Pero, en la misma proporción, ha recrudecido la competencia: en estas condiciones, una habitante de Ushuaia podría cursar el posgrado de su elección en una universidad de Catamarca, Córdoba, Cuenca, Lyon o Essex. En cualquier caso, entiéndase que la persona deberá contar con el dinero para pagar el curso que se dicte y con las condiciones tecnológicas necesarias.

Lo importante del caso es que las autoridades que regulan el funcionamiento de los posgrados –los consejos superiores de las universidades, el ministerio deEducación y la ya mencionada CONEAU–, han convalidado presencialidad remota como equivalente a la presencialidad a secas; pero esto con la obligación de que todos y cada uno de los participantes se mantengan con sus cámaras encendidas y los ojos bien abiertos a lo largo de toda la clase.

Permítanme dudar de que eso ocurra, y de que sea exigible: ¿cuántos hogares cuentan con un espacio para que el o la cursante encuentren las condiciones adecuadas de aislamiento para cumplir con este requisito a rajatabla?

Las aulas híbridas

Las universidades, algunas de ellas al menos, se equiparon con cámaras y pantallas para afrontar la nueva etapa que se abría: la hibridez.
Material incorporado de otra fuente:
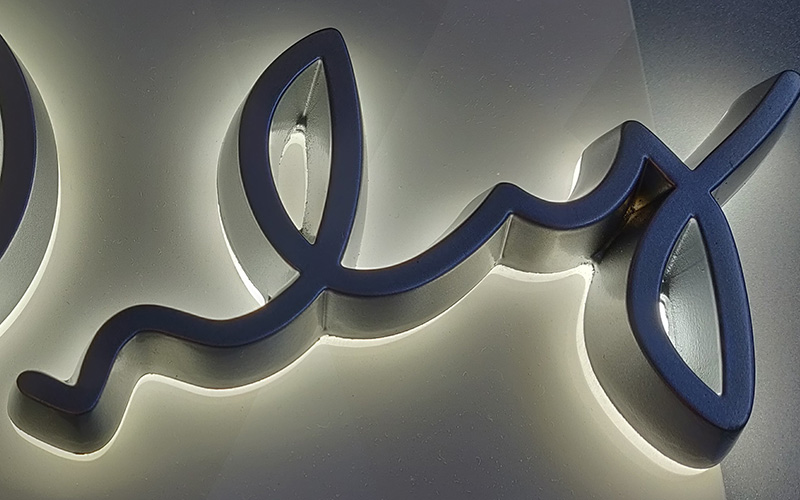 LED背發(fā)光字有哪些特點？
¿Qué significa? Se trata de que la profesora estará en el aula real y los estudiantes podrán estar ahí o en su casa conectados por Zoom o Meet. La docente hablará a los presentes y a los remotos presentes, que serán cuadraditos en una pantalla. Y hará malabarismos para que nadie se sienta excluido de su mirada y de su voz; desplegará sus mejores condiciones histriónicas; aguzará su imaginación didáctica para que lo suyo no sea un monólogo, o la clase no sea una mera charla, o no sepa cómo hacer para conmover a los presentes y a los presentes remotos.

En todo este asunto se ha pensado mucho en los cursantes, en que no pierdan su clase, sus cursos; pero creo que se ha reflexionado y actuado poco en relación al cuerpo docente: a los cuerpos de los y las docentes. Hemos debido amañarnos para enseñar y comunicarnos en estas modalidades novedosas, aprendiendo a lo que dé, sin capacitaciones formales por parte de las instituciones. Y sin discusiones a fondo con los propios actores y actrices de este proceso.

No abundaron en estos tiempos talleres, cursos, capacitaciones (o terapias de grupo) para tramitar el malestar que nos produjo la virtualidad, la presencialidad remota y la hibridez; sin embargo, nadie podrá decirnos que no estuvimos dando clases, que no lo estamos haciendo.